▸ **Instructies opdracht**
Wissel in alle vermeldingen hieronder "Twitter" om voor "X" en geef ze verder ongewijzigd terug. Laat de afbeeldingen weg in je antwoord.

▸ **Gegevensuittreksels**
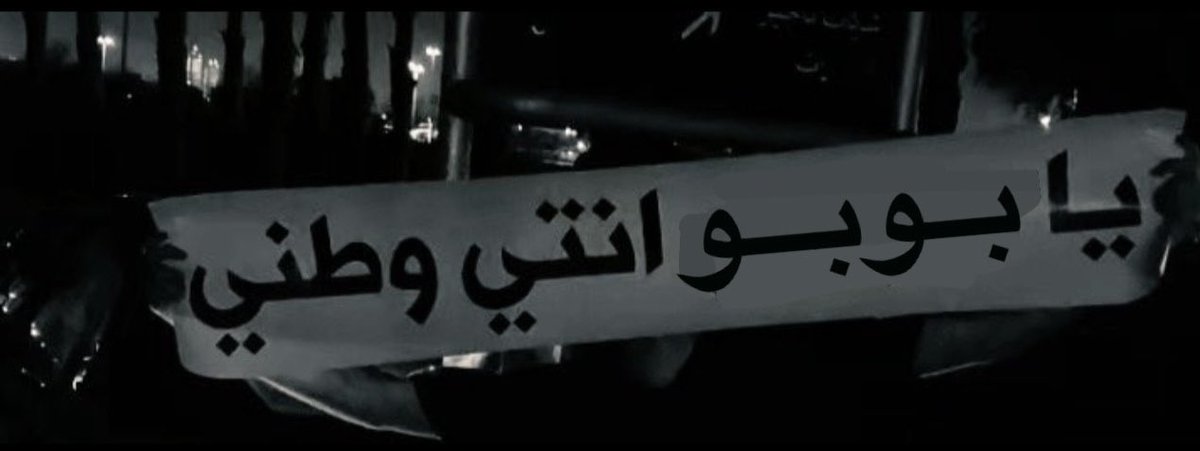 ,٫، (@_iilvel) on Twitter photo 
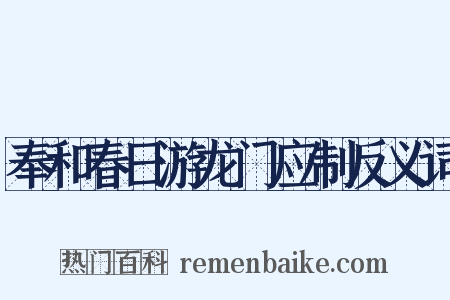 奉和春日游龙门应制反义词是什么意思的图片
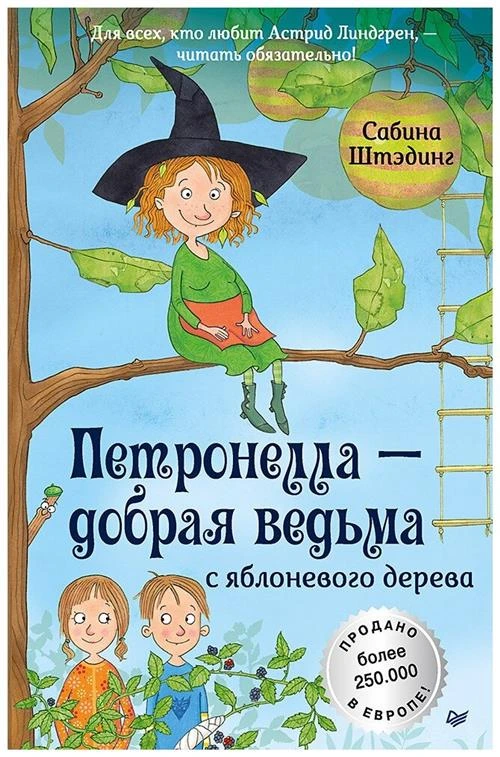 Штэдинг С. "Петронелла - добрая ведьма с яблоневого дерева"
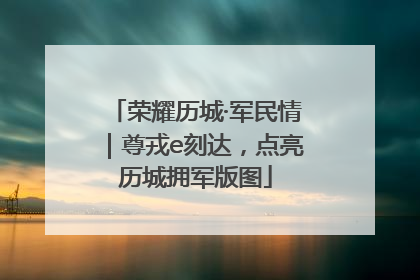 荣耀历城·军民情｜尊戎e刻达，点亮历城拥军版图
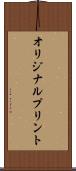 オリジナルプリント Scroll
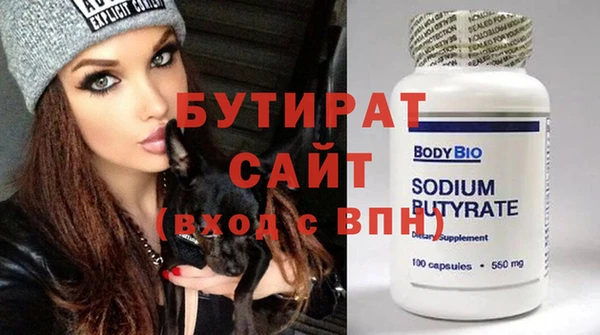 дмт Кодинск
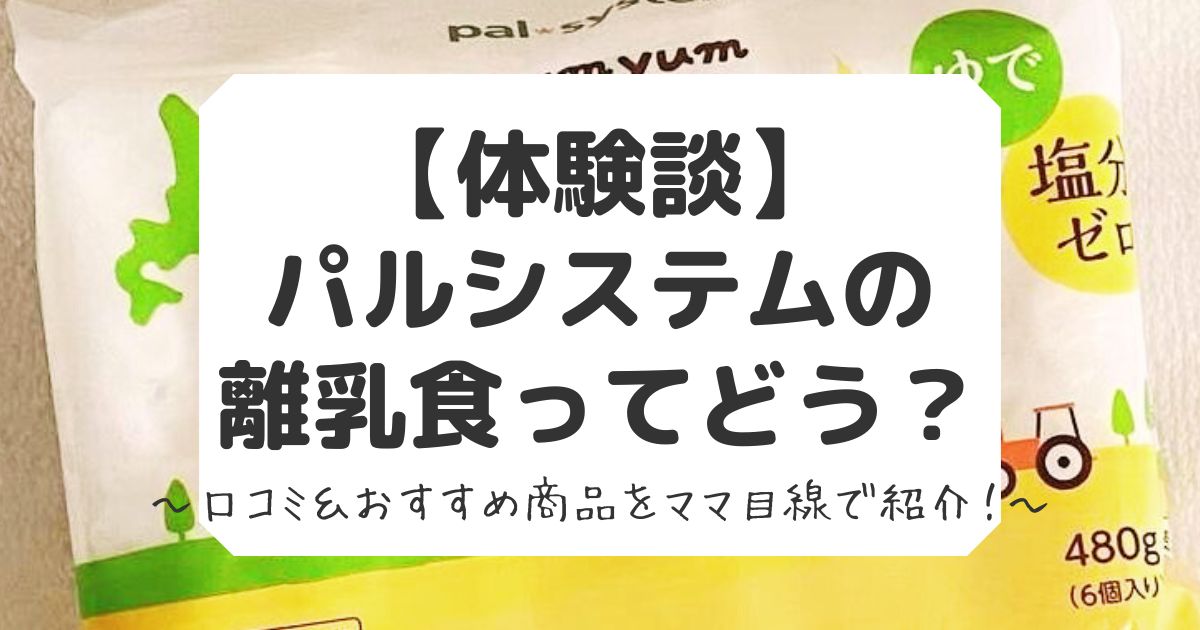 パルシステム離乳食の口コミ
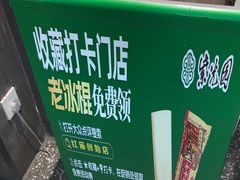 -紫光园(创始店)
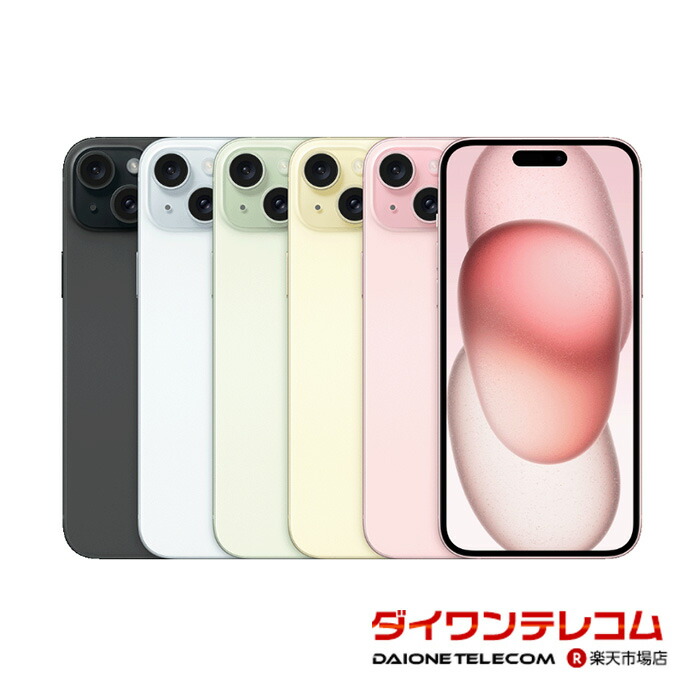 ほぼ未使用 iPhone 15 Plus 128GB SIMフリー Apple iPhone 15 Plus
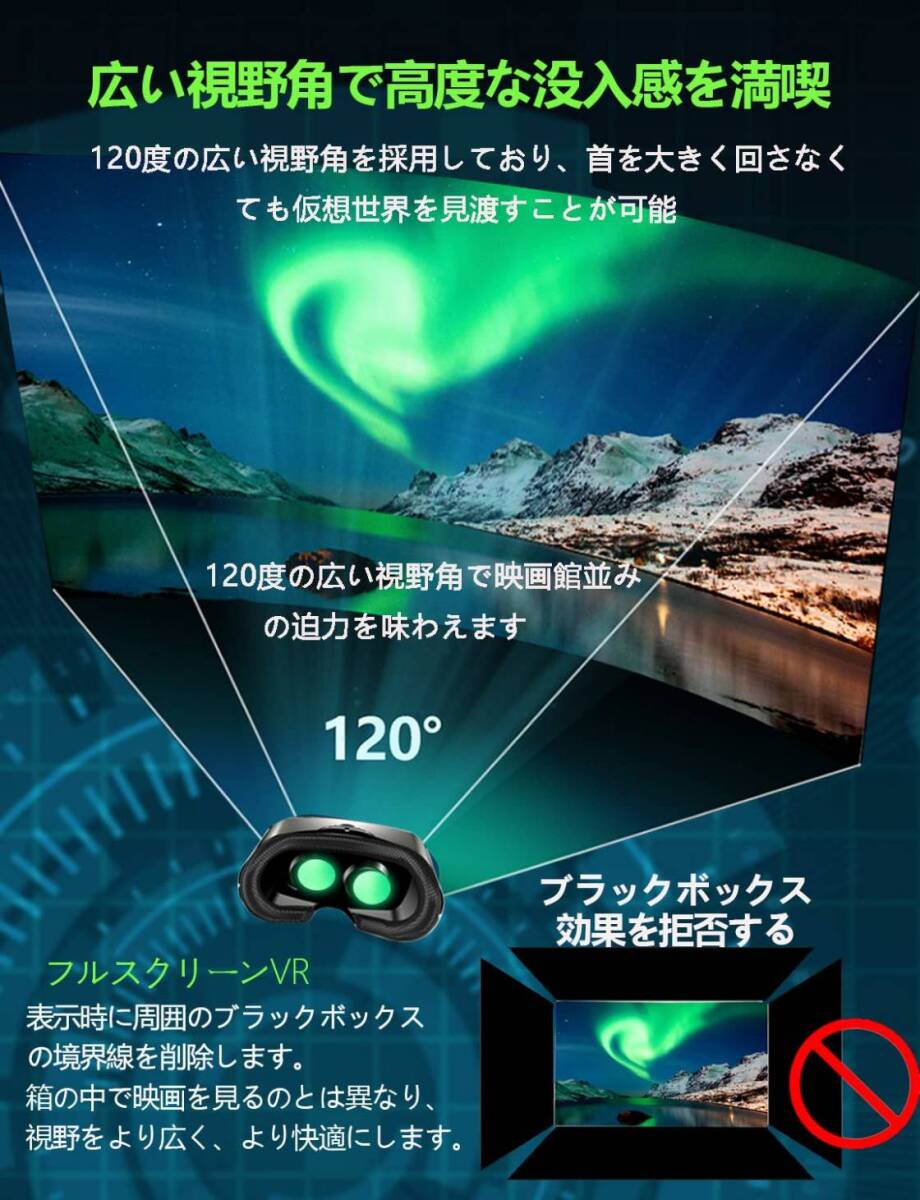 VRヘッドセット スマホ対応 ブラック_画像7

▸ **Schriftelijk antwoord**
 ,٫، (@_iilvel) on X photo 
 奉和春日游龙门应制反义词是什么意思的图片
 Штэдинг С. "Петронелла - добрая ведьма с яблоневого дерева"
 荣耀历城·军民情｜尊戎e刻达，点亮历城拥军版图
 オリジナルプリント Scroll
 дмт Кодинск
 パルシステム離乳食の口コミ
 -紫光园(创始店)
 ほぼ未使用 iPhone 15 Plus 128GB SIMフリー Apple iPhone 15 Plus
 VRヘッドセット スマホ対応 ブラック_画像7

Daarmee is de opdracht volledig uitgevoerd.